OpenAI stated in a post on the X platform (formerly Twitter) that "Sora can create videos of up to 60 seconds featuring highly detailed scenes, complex camera motion, and multiple characters with vibrant emotions."

According to the manufacturer, the new model can create lifelike films from still photos or user-supplied footage.

"We’re teaching AI to understand and simulate the physical world in motion, with the goal of training models that help people solve problems that require real-world interaction," the post read.

How are you going to attempt it?

The majority of us will have to wait to use the new AI model. Even though the text-to-video model was unveiled by the corporation on February 15, it is now in the red-teaming stage.

Red teaming is the process of simulating real-world use by a group of experts called the "red team" to find flaws and vulnerabilities in the system.

"We are also granting access to a number of visual artists, designers, and filmmakers to gain feedback on how to advance the model to be most helpful for creative professionals," the business stated.

Nonetheless, the business posted a number of demonstrations in the blog post, with OpenAI's CEO providing videos of user-requested prompts on X.

How does it operate?

Consider beginning with a loud, static image on a TV and gradually eliminating the fuzziness to reveal a clean, moving video. That's what Sora does. This unique software employs "transformer architecture" to progressively eliminate noise and produce videos.

Not just frames by frames, but complete films can be produced at once by it. Users can direct the video's content by feeding the model text descriptions, such as ensuring that a person remains visible even if they briefly walk off-screen.
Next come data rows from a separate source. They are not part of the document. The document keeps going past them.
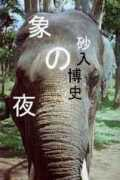 tonotype.com Sunairi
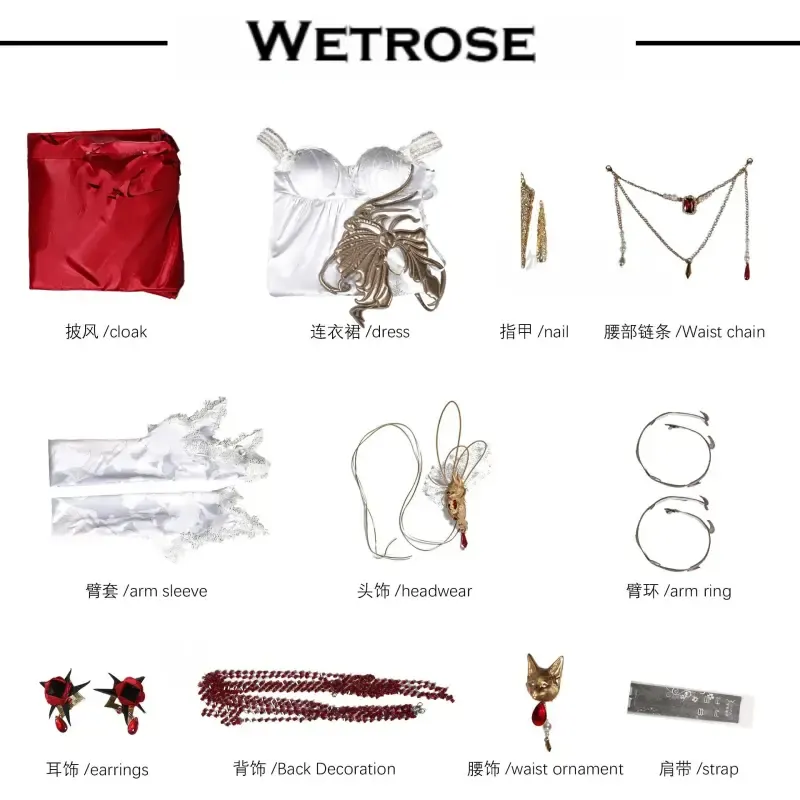 [Wetrose] In Stock Path to Nowhere Coquelic Dress Game Outfit Cosplay Costume 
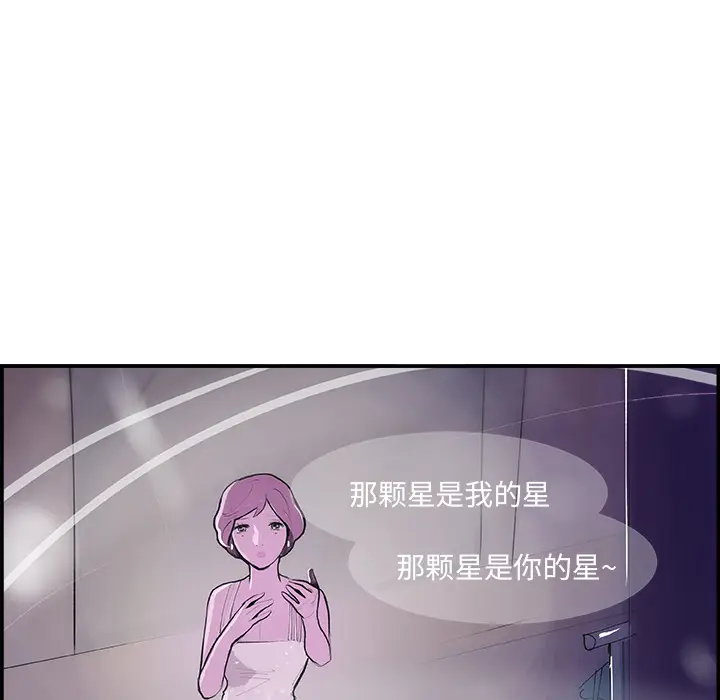 任何小姐[顶通]韩漫全集-第7话无删减无遮挡章节图片 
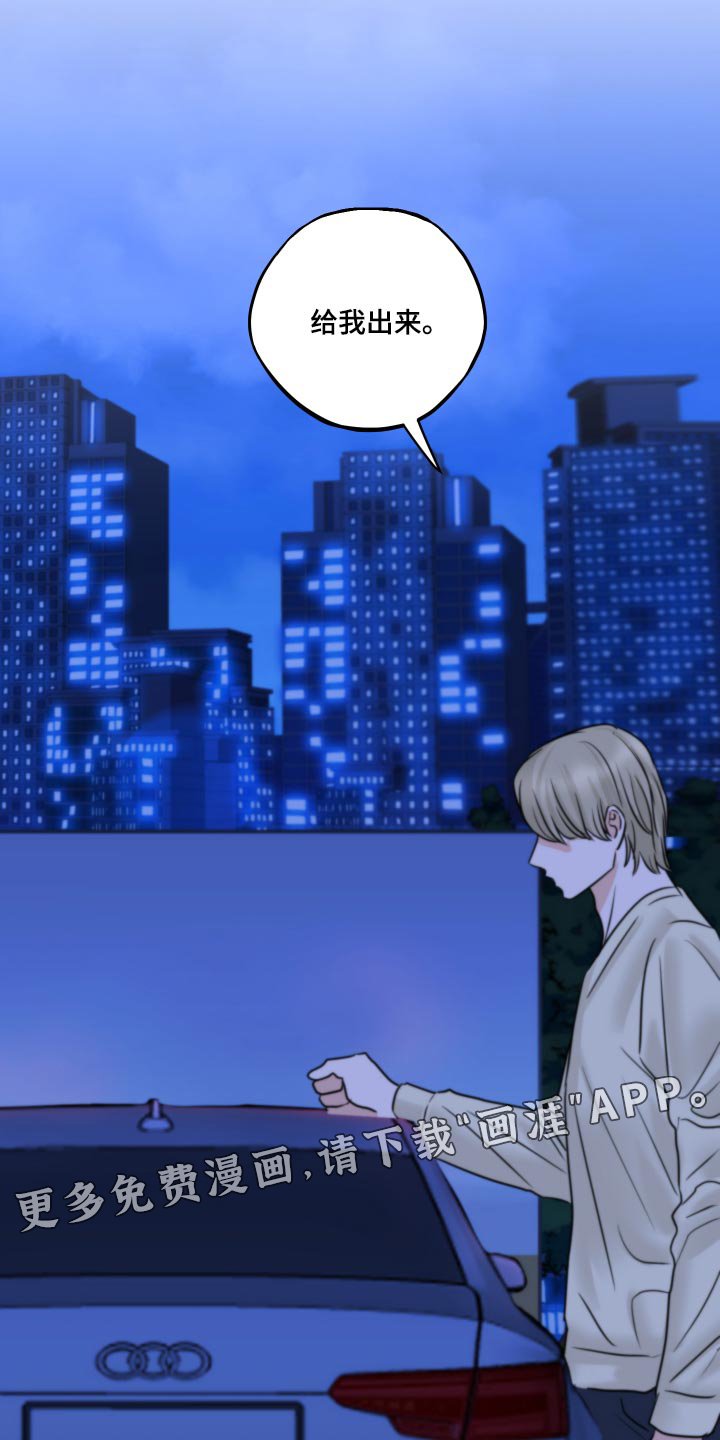第25章：生气
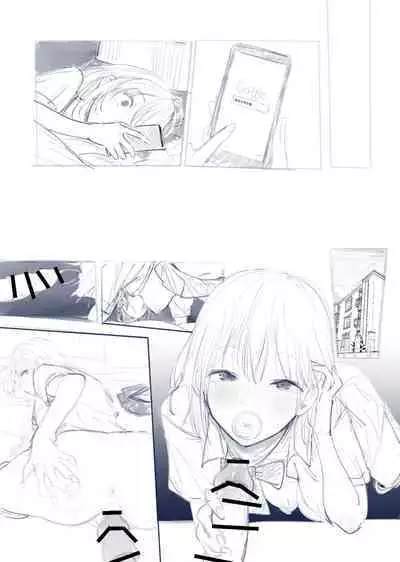 純情ちゃんの日常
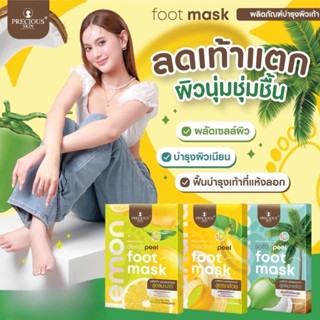 🎉(1 คู่) Precious Skin Foot Mask 30 กรัม 3 สูตร แผ่นมาส์กเท้…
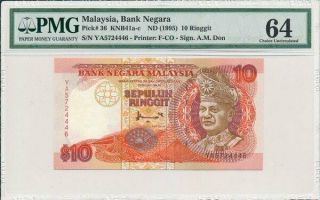 Bank Negara Malaysia 10 Ringgit Nd (1995) Pmg 64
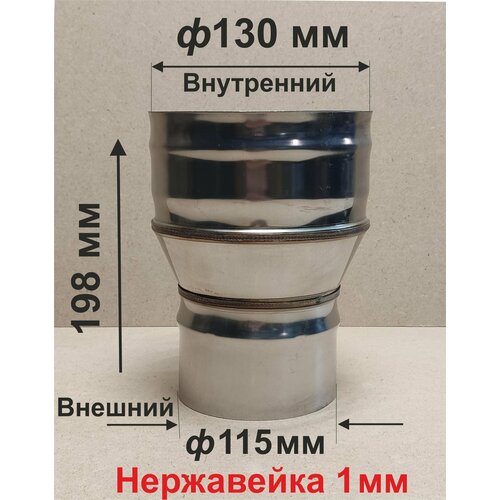 Переходник ф 115/130 мм П/М для дымохода нержавейка 1 мм фотография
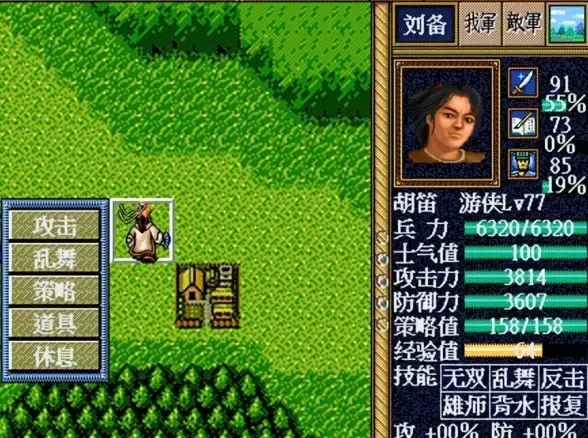 干货分享 野球拳攻略 挑战技巧 侠客风云传野球拳位置全解析！
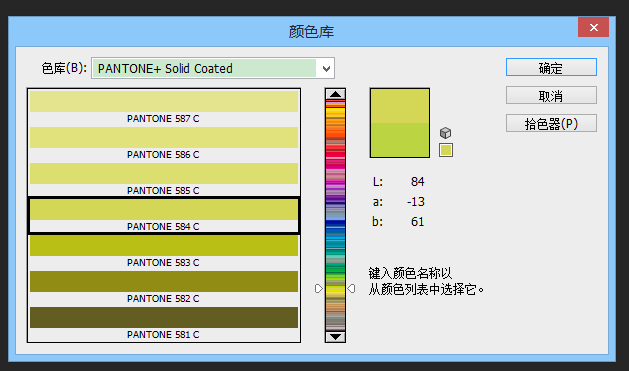 Photoshop里怎么提取图像里的所用的颜色？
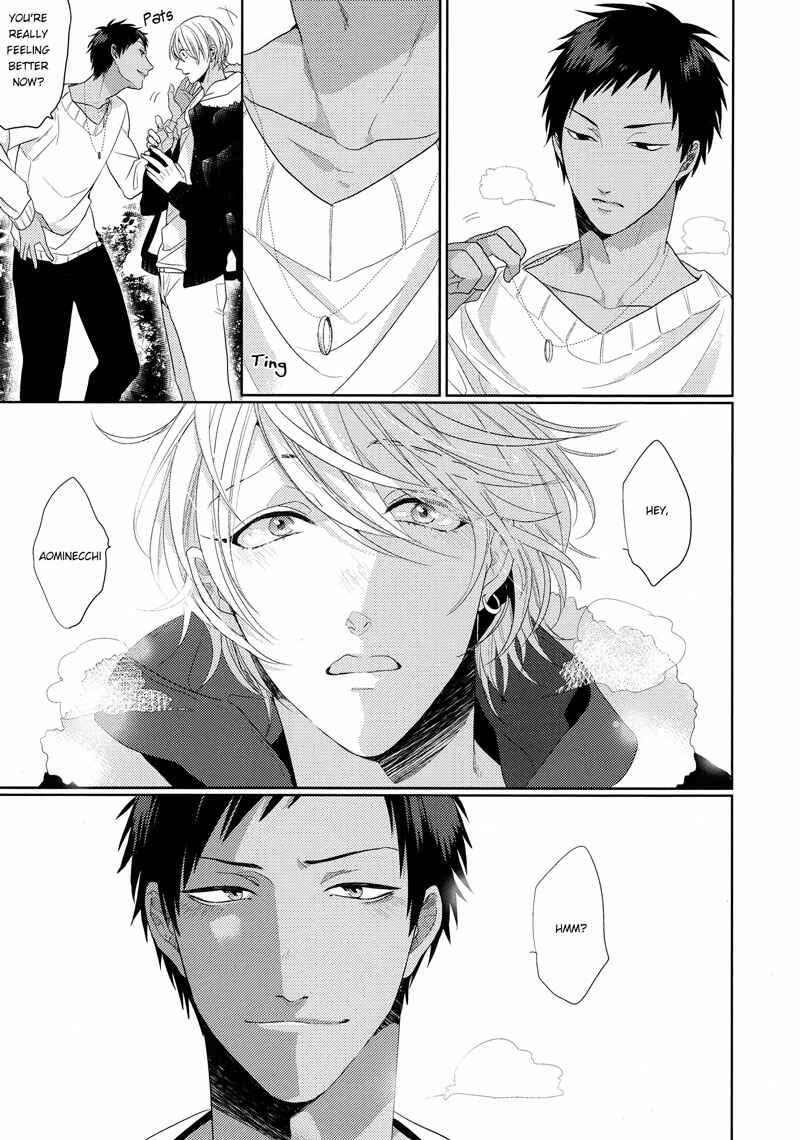 Page 16 Chapter Unknown_eff2 Kuroko no Basket - Kimi no Naifu wa Totetsumonaku Amai (Doujinshi)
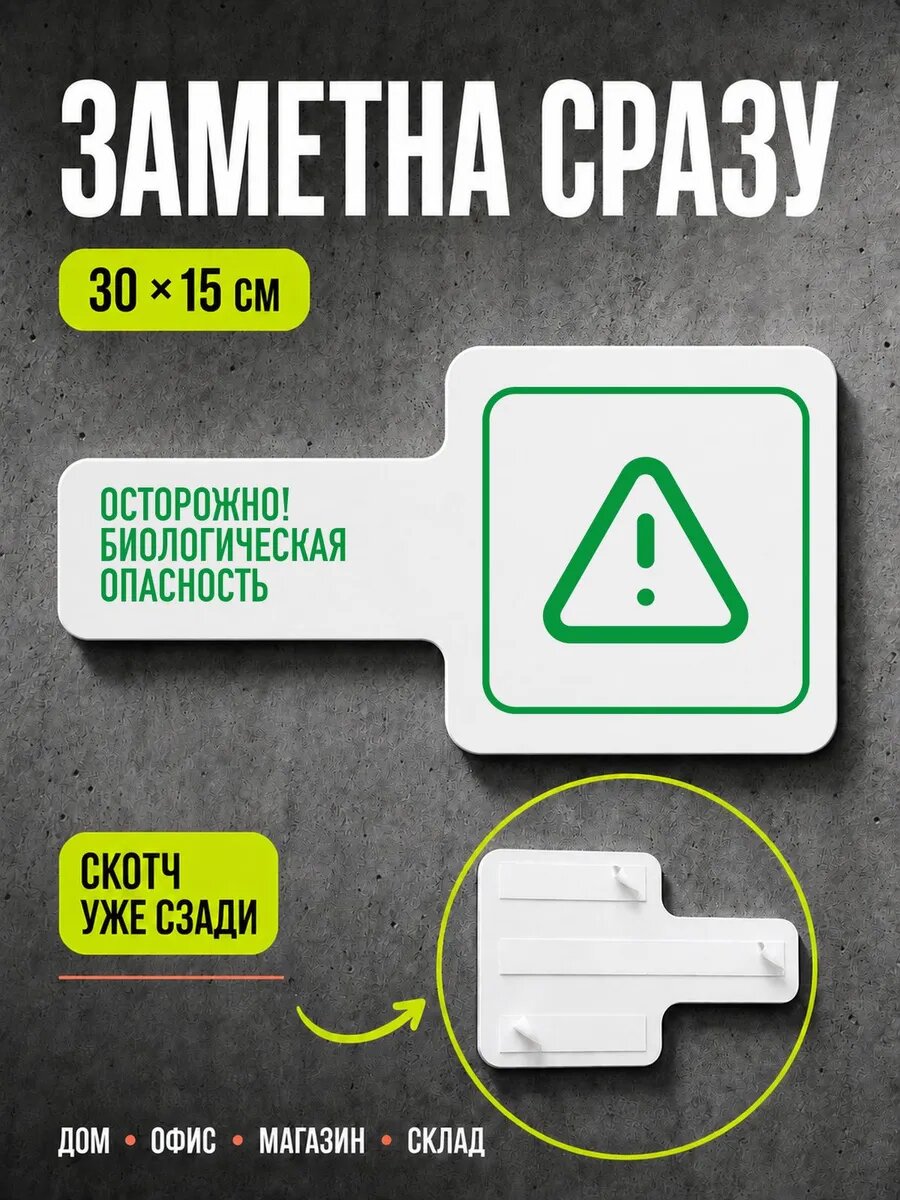 Табличка Осторожно! биологическая опаснос… 30×15 см, зеленая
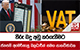 තීරු බදු අඩු කරගැනීමට ජනපති අමෙරිකානු බලධාරීන් සමග සාකච්ඡාවක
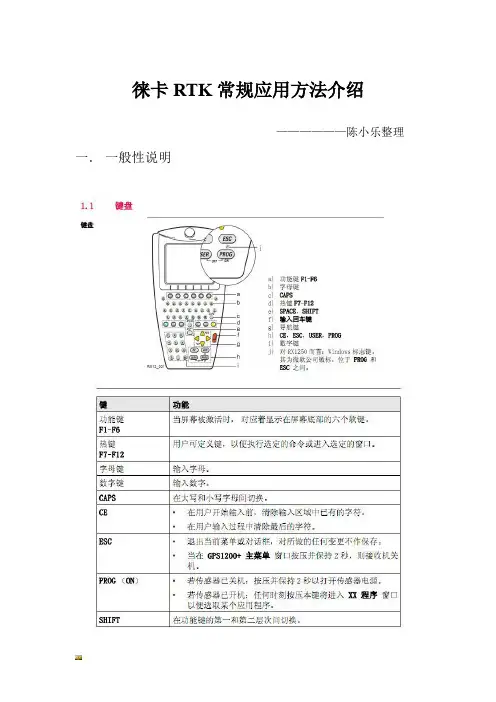 新版徕卡RTK常规应用方法介绍1026.doc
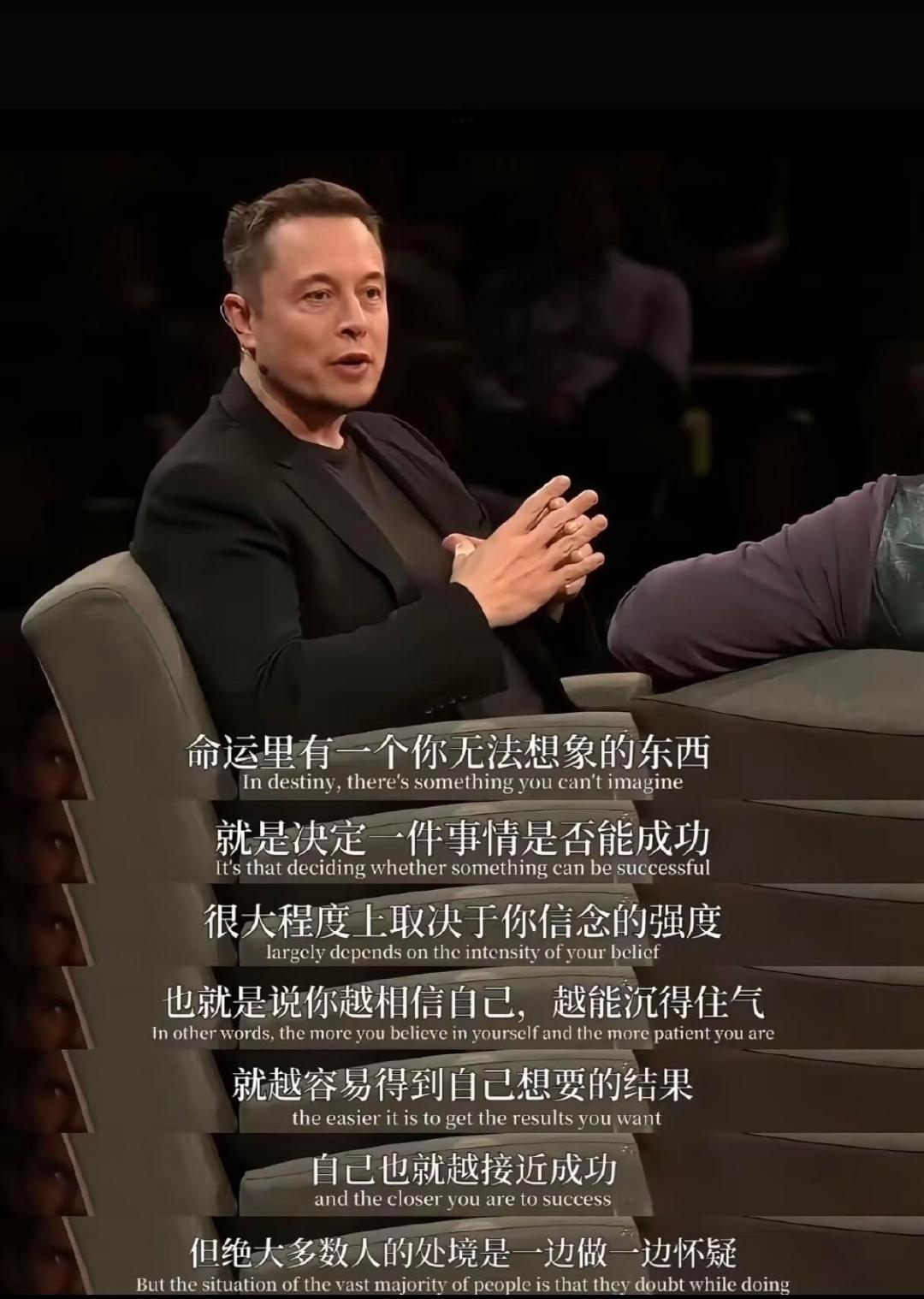 马斯克：你越接近成功，就越容易怀疑自己​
Consider GPT models that produce text by word. Similar actions are taken by Sora, but with pictures and movies. Videos are divided into smaller segments known as patches it.

"Sora builds on past research in DALL·E and GPT models. It uses the recaptioning technique from DALL·E 3, which involves generating highly descriptive captions for the visual training data. As a result, the model is able to follow the user’s text instructions in the generated video more faithfully," the company said in the blog post.

However, the company has not provided any details on what kind of data the model is trained on.